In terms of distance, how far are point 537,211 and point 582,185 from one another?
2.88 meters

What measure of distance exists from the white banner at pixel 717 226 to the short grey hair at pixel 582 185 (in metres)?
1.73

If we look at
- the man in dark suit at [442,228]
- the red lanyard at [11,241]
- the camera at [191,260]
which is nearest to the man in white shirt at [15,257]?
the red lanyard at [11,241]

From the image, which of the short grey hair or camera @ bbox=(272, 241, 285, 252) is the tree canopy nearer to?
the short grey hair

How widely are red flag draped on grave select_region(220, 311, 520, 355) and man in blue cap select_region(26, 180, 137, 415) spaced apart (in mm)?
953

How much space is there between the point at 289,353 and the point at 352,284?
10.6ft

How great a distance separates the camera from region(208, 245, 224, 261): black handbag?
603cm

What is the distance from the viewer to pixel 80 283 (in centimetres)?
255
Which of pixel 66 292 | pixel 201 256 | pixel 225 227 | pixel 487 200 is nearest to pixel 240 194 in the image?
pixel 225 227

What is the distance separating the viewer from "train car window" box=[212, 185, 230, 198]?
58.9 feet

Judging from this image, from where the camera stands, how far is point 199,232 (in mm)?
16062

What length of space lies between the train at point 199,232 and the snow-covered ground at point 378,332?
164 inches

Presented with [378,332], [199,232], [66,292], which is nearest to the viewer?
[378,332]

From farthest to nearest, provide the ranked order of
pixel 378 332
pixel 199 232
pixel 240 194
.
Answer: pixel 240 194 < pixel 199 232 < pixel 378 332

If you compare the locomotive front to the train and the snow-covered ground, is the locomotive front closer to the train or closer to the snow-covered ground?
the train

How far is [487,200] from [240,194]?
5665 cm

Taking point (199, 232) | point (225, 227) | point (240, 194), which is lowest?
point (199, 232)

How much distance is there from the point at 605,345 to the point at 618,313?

============================================================

_Required work:_ Could you copy all of the material above line for line, with no changes?

_Exercise solution:_
In terms of distance, how far are point 537,211 and point 582,185 from one another?
2.88 meters

What measure of distance exists from the white banner at pixel 717 226 to the short grey hair at pixel 582 185 (in metres)?
1.73

If we look at
- the man in dark suit at [442,228]
- the red lanyard at [11,241]
- the camera at [191,260]
which is nearest to the man in white shirt at [15,257]?
the red lanyard at [11,241]

From the image, which of the short grey hair or camera @ bbox=(272, 241, 285, 252) is the tree canopy nearer to?
the short grey hair

How widely are red flag draped on grave select_region(220, 311, 520, 355) and man in blue cap select_region(26, 180, 137, 415) spaced apart (in mm)?
953

How much space is there between the point at 289,353 and the point at 352,284?
10.6ft

How great a distance separates the camera from region(208, 245, 224, 261): black handbag?
603cm

What is the distance from the viewer to pixel 80 283 (in centimetres)?
255
Which of pixel 66 292 | pixel 201 256 | pixel 225 227 | pixel 487 200 is nearest to pixel 240 194 in the image?
pixel 225 227

What is the distance separating the viewer from "train car window" box=[212, 185, 230, 198]?
58.9 feet

Judging from this image, from where the camera stands, how far is point 199,232 (in mm)?
16062

What length of space lies between the train at point 199,232 and the snow-covered ground at point 378,332?
164 inches

Presented with [378,332], [199,232], [66,292], which is nearest to the viewer?
[378,332]

From farthest to nearest, provide the ranked order of
pixel 378 332
pixel 199 232
pixel 240 194
.
Answer: pixel 240 194 < pixel 199 232 < pixel 378 332

If you compare the locomotive front to the train and the snow-covered ground, is the locomotive front closer to the train or closer to the snow-covered ground?
the train

How far is [487,200] from [240,194]?
5665 cm

Taking point (199, 232) | point (225, 227) | point (240, 194), which is lowest?
point (199, 232)

How much distance is there from the point at 605,345 to the point at 618,313?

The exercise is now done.